At about the same time that the Commission was publishing its report about Malta (in an exercise that is carried out for all EU member states), the International Monetary Fund published its draft conclusions about Maltese economic management. There is little blue water between what the Fund stated, and what the Commission registered.

Rarely before – perhaps never – did we get such a wide international consensus in praise of the improvement of our economic performance. Indeed, I guess there is no precedent.

We should welcome this. But we should not let it lead us to ignore where and how things could still be run better, or how problems could arise in the future.

***

Civil society

Luckily, civil society in our counry has finally found those who will be promoting it in a big way. It never seemed to be so active as at present.

For instance, we find someone who was very active in the PN, indeed a card carrying member, and more – the right hand man of a former Nationalist minister, promoting himself today as the knight errant of civil society. Ditto: a recent convert to the PN in which today he also militates. Then there are people who present themselves as protagonists and activists of civil society, having started their agit prop during the last election campaign while insisting to remain anonymous.

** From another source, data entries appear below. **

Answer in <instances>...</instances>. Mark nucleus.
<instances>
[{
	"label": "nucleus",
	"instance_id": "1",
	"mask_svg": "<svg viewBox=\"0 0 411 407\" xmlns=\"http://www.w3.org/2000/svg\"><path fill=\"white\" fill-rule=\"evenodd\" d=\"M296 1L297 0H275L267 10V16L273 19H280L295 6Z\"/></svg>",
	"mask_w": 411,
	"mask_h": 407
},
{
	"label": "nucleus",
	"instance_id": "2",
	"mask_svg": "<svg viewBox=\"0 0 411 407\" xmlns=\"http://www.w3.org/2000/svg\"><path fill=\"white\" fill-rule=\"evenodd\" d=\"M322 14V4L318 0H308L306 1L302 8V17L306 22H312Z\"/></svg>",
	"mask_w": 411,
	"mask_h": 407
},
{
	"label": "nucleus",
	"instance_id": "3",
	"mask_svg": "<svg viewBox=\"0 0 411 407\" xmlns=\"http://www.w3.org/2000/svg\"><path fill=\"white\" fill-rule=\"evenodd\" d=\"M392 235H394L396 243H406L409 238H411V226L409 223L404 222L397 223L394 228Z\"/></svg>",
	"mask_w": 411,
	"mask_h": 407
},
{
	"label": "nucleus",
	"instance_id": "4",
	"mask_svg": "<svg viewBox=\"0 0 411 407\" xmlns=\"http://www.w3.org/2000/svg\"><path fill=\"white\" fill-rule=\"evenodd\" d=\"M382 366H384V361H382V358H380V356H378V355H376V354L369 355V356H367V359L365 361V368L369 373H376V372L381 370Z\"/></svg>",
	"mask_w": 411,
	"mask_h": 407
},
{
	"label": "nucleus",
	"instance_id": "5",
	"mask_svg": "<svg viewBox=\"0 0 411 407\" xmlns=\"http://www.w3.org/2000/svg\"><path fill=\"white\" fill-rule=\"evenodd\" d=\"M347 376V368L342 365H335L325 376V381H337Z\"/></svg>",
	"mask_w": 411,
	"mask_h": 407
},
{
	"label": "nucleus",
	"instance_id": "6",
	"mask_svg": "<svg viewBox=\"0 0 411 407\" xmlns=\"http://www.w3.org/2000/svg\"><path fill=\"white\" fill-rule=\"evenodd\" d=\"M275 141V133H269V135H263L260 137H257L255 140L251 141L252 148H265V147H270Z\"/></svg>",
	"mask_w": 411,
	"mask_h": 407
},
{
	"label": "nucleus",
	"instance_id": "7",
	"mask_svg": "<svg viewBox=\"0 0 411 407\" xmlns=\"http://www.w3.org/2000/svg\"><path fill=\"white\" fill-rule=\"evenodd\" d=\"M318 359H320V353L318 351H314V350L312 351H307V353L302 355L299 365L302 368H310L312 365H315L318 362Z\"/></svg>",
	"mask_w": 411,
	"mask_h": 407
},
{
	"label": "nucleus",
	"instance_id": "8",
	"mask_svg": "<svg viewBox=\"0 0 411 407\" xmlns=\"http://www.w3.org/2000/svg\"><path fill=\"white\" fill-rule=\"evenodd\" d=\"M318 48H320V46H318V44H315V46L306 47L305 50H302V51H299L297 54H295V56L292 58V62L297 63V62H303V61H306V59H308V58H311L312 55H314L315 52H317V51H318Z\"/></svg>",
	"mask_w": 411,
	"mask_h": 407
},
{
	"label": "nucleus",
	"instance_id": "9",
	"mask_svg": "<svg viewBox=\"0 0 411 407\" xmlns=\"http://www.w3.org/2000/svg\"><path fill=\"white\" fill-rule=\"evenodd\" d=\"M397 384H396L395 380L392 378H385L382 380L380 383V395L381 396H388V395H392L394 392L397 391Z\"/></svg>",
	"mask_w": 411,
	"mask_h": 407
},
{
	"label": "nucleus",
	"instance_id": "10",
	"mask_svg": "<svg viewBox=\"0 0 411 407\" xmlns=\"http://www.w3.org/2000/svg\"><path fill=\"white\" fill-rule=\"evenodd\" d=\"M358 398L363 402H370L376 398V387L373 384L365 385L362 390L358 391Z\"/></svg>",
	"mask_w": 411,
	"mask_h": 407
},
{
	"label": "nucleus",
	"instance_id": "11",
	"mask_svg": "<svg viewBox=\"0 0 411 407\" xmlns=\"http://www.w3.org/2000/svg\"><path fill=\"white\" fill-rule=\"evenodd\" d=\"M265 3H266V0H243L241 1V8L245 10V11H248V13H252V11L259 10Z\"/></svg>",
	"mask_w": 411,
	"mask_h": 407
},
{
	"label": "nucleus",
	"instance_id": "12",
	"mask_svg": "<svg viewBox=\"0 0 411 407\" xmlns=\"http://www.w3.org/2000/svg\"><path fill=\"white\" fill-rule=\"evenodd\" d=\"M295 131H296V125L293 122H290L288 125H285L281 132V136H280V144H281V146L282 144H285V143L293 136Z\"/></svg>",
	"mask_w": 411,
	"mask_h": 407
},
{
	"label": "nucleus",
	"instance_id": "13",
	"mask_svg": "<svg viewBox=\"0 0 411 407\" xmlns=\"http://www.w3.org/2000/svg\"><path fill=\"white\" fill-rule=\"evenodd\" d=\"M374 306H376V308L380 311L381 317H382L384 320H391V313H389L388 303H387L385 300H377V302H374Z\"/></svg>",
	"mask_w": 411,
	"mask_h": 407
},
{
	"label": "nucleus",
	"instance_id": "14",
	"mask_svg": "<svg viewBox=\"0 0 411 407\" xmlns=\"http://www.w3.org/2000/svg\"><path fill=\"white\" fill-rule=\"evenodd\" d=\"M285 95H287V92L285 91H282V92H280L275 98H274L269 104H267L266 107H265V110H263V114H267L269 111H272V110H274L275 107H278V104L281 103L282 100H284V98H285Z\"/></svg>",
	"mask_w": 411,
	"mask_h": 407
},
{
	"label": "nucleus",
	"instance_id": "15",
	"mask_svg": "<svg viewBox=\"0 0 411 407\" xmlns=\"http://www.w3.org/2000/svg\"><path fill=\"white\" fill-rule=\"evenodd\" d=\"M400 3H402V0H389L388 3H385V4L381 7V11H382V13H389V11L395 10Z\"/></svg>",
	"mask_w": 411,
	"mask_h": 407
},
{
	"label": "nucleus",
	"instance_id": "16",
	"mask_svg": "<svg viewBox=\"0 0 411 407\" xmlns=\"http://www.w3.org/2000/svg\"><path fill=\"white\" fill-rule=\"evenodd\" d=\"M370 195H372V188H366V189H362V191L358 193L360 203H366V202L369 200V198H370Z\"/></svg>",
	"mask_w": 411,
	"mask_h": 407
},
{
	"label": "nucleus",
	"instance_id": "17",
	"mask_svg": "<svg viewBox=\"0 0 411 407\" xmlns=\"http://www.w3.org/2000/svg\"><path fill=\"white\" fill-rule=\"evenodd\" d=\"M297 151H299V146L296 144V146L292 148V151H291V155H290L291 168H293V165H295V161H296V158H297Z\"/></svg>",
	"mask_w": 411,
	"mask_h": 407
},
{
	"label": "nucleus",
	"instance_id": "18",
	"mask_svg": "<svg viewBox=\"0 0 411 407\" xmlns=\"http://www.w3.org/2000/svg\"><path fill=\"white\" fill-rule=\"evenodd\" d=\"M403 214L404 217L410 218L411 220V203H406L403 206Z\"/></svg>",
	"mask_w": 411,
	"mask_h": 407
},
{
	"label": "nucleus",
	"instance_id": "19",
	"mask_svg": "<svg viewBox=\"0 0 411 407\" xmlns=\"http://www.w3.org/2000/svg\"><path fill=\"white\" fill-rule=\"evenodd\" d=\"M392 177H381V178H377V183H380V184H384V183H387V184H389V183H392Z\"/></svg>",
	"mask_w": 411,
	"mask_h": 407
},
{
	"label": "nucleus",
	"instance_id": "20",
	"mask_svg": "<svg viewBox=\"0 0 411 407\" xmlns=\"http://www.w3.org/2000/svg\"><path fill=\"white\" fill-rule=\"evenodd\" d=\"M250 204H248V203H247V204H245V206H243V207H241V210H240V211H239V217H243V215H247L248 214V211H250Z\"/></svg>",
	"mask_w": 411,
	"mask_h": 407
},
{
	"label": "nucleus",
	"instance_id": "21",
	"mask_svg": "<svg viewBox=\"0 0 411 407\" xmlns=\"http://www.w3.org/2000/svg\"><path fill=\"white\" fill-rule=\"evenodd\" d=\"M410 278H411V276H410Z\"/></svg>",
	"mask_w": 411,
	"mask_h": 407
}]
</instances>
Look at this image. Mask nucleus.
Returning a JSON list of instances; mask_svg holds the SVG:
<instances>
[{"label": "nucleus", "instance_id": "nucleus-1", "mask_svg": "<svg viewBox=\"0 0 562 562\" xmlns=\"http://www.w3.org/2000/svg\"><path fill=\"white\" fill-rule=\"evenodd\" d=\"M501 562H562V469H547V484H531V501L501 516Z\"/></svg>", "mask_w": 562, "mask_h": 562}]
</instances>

At this rate, “civil society” will end up under the patronage of those who wish to continue with the election campaign that they lost hands down some six months ago.

Meanwhile, long standing members of civil society who have been campaigning for I do not know how long, like say in environmental movements, have been sidelined. We are witnessing a very strange “civil society” that is taking shape.

***

Joe Attard

He was a man of few words, but what he did want to say would be delivered with great determination. He would insist that once there was agreement about a project which needed to be done, then it should be carried out fully and without shilly shallying. He was always prepared to lead from the front, and would spare no effort to ensure that what had been planned, would be implemented.

His loyalties were clear – to Malta, his hometown Żejtun, the Labour Party (and government), the concept of local management.

Over the years, I met a number of people who had known him before I did. They would tell me about how he was able to inspire them as educators, as cultural activists, as organizers of activities by government or voluntary organizations.

We got to know each other some thirty five years ago. I admired the way by which he could grasp the significance of core issues and immediately push for a clear resolution about them.

I soon concluded that with Joe one could find much common ground over which to work together. That is what happened; we collaborated closely with a reciprocal respect that never wavered. The news of his death came like a blow.